Ok, fair enough that there's no magic involved. I've worked through the details with the small example as follows. The result is only a couple of cells different in each direction.
library(stars)
tif <- system.file("tif/L7_ETMs.tif", package = "stars")
x <- read_stars(tif)
x <- x[,,,1]
# calculate a circular polygon at the center of the raster
pol <- x %>% st_bbox() %>% st_as_sfc() %>% st_centroid() %>% st_buffer(500)
bb_pol <- st_bbox(pol)
xoff <- st_dimensions(x)$x$offset
xdelt <- st_dimensions(x)$x$delta
yoff <- st_dimensions(x)$y$offset
ydelt <- st_dimensions(x)$y$delta
cropXoff <- (bb_pol$xmin - xoff + xdelt)/xdelt
cropXsize <- (bb_pol$xmax - bb_pol$xmin)/xdelt
cropYoff <- (bb_pol$ymin - yoff + ydelt)/ydelt
cropYsize <- (bb_pol$ymax - bb_pol$ymin)/ydelt
# if ydelt is negative, get abs of ysize and move yoffset to the top
if(cropYsize < 0){
cropYsize <- abs(cropYsize)
cropYoff <- cropYoff - cropYsize
}
rasterio <- list(nXOff = cropXoff, nYOff = cropYoff, nXSize = cropXsize, nYSize = cropYsize, bands = c(1))

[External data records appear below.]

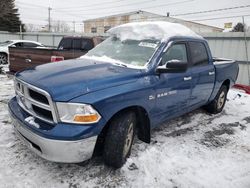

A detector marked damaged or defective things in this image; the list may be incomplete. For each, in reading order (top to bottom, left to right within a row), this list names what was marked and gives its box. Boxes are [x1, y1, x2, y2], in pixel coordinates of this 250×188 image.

shattered windshield [86, 36, 160, 67]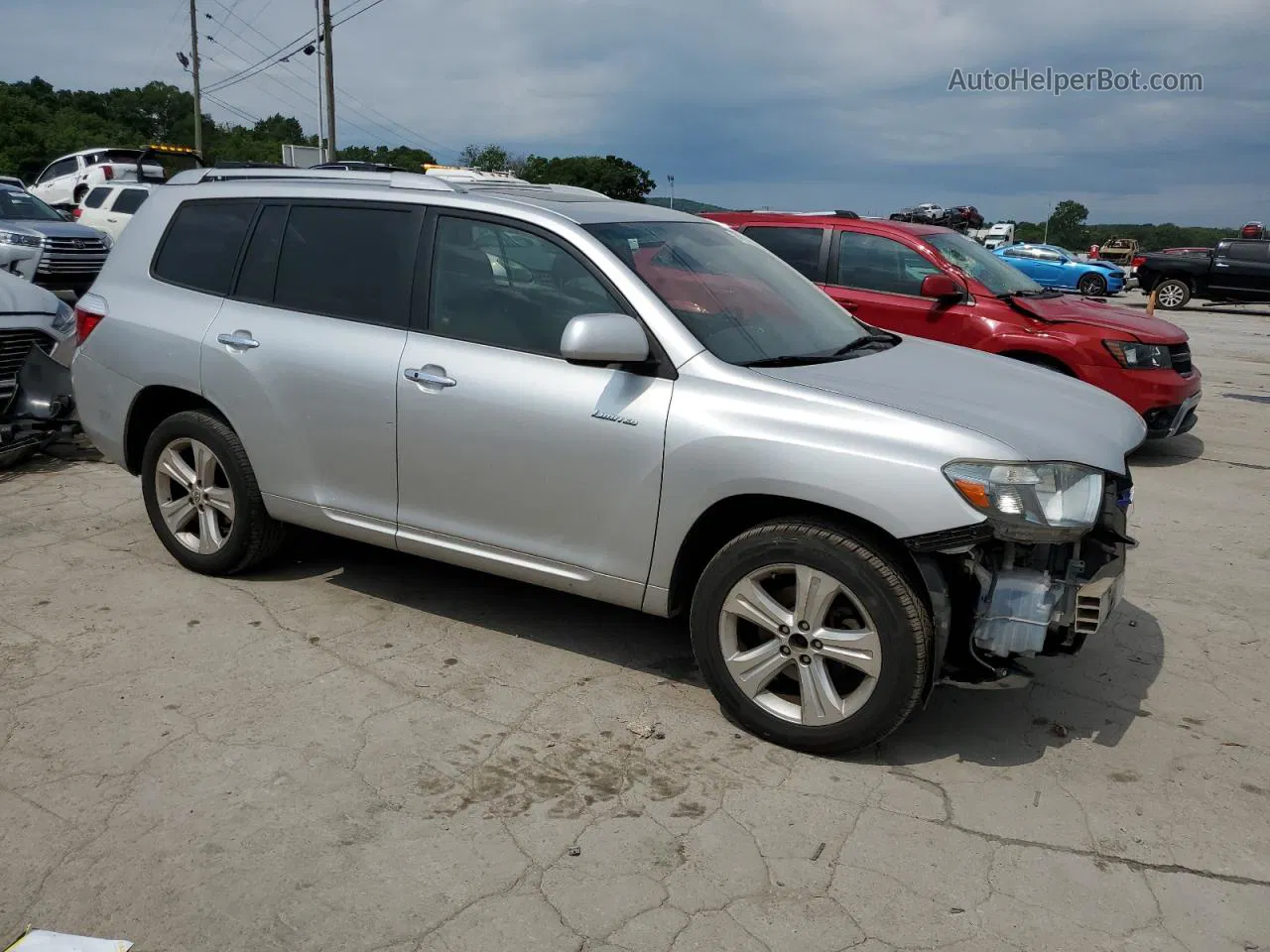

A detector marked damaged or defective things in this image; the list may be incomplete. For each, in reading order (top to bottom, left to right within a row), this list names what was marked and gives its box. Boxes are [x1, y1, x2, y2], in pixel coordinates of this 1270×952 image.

damaged red suv [706, 213, 1199, 438]
front-end collision damage [905, 466, 1127, 690]
cracked headlight assembly [937, 462, 1103, 543]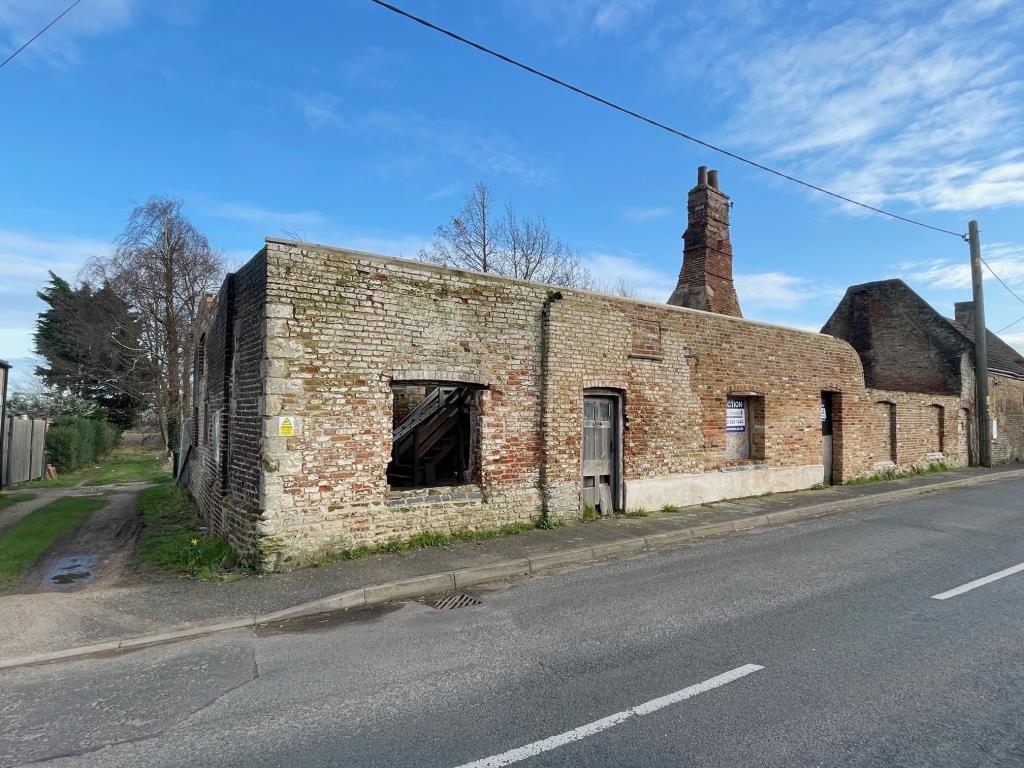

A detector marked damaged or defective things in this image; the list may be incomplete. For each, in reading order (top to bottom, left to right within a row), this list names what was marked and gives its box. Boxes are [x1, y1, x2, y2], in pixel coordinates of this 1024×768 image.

brickwork with missing render [186, 169, 1024, 573]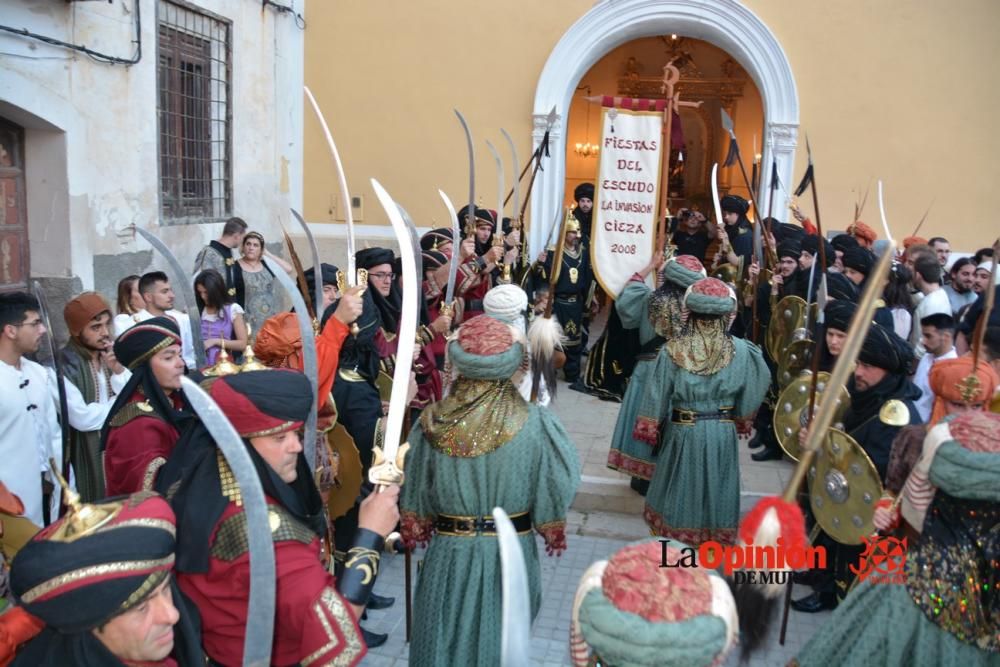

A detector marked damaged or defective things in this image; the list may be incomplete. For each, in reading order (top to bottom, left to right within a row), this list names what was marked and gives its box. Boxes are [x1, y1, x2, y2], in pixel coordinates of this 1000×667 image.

peeling plaster wall [0, 0, 304, 306]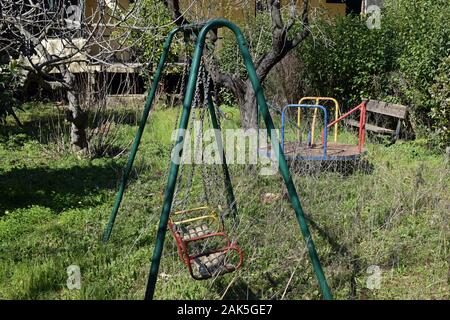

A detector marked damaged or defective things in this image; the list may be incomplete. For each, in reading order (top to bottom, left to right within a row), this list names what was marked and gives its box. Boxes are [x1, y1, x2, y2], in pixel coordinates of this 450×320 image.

rusty swing seat [168, 206, 243, 278]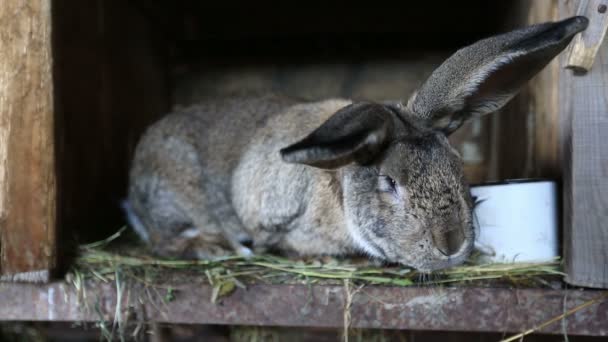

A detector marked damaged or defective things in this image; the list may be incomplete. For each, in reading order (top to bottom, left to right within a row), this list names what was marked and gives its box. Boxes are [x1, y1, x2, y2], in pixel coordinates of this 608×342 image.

rusty metal surface [0, 280, 604, 336]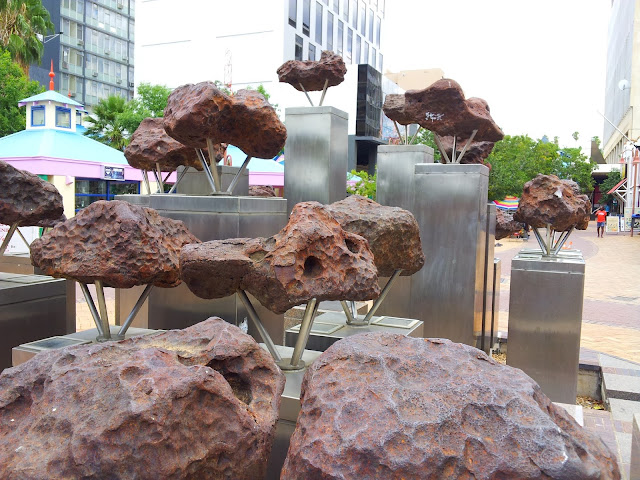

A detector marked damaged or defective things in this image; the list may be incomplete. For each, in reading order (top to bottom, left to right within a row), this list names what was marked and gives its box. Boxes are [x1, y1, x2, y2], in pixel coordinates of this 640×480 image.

large rusty meteorite [276, 49, 344, 92]
large rusty meteorite [124, 117, 226, 172]
large rusty meteorite [164, 81, 286, 158]
large rusty meteorite [0, 160, 63, 226]
large rusty meteorite [30, 200, 199, 288]
large rusty meteorite [179, 200, 380, 316]
large rusty meteorite [324, 195, 424, 278]
large rusty meteorite [516, 174, 592, 232]
large rusty meteorite [0, 318, 284, 480]
large rusty meteorite [282, 334, 620, 480]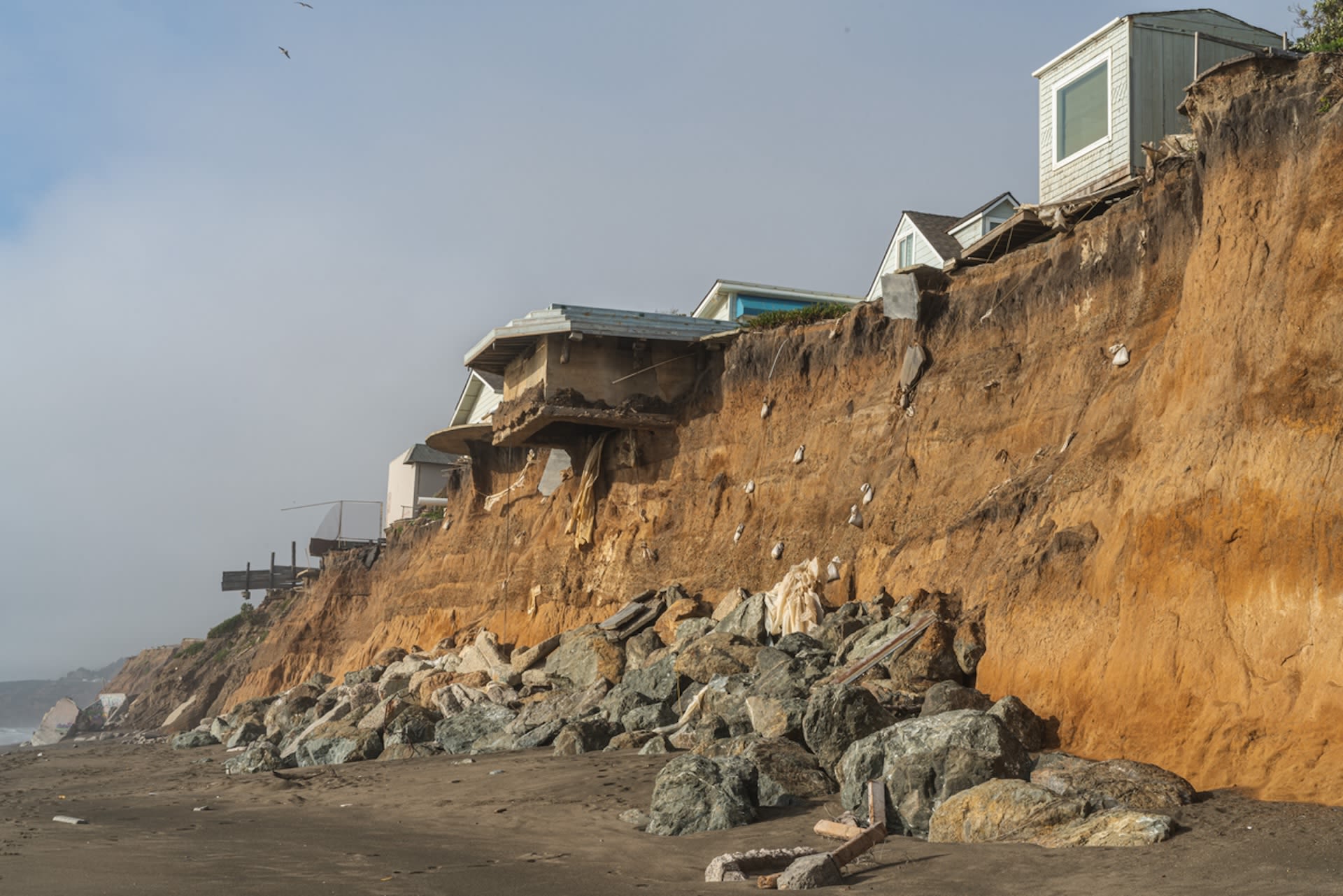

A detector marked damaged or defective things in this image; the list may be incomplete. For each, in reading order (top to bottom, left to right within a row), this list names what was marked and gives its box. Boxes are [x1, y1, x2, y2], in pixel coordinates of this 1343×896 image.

damaged roof [459, 305, 733, 375]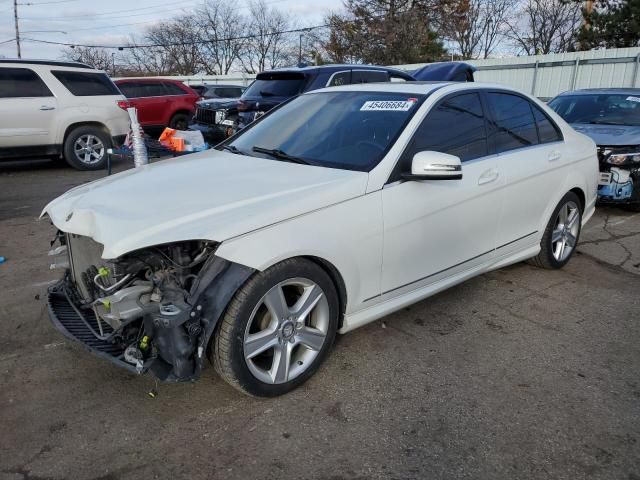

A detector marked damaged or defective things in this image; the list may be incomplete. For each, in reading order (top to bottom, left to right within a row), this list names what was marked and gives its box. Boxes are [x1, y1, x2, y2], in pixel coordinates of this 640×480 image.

damaged front end [596, 147, 636, 205]
damaged front end [47, 232, 252, 382]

(z = read_stars(tif, RasterIO = rasterio))
plot(z)
# crop it if desired
plot(z[pol])
## compare to proxy method
x <- read_stars(tif, proxy = TRUE)
x <- x[,,,1]
y <- st_as_stars(x[pol])
plot(y)
# only a couple of cells off!
z
y
------------------------------
Date: Tue, 13 Nov 2018 17:26:16 +0100
From: Edzer Pebesma <edzer.pebesma at uni-muenster.de>
To: r-sig-geo at r-project.org
Subject: Re: [R-sig-Geo] stars::RasterIO using extent info?
Message-ID: <9d037da7-dc9c-9886-d6fc-5864cf8b4a17 at uni-muenster.de>
Content-Type: text/plain; charset="utf-8"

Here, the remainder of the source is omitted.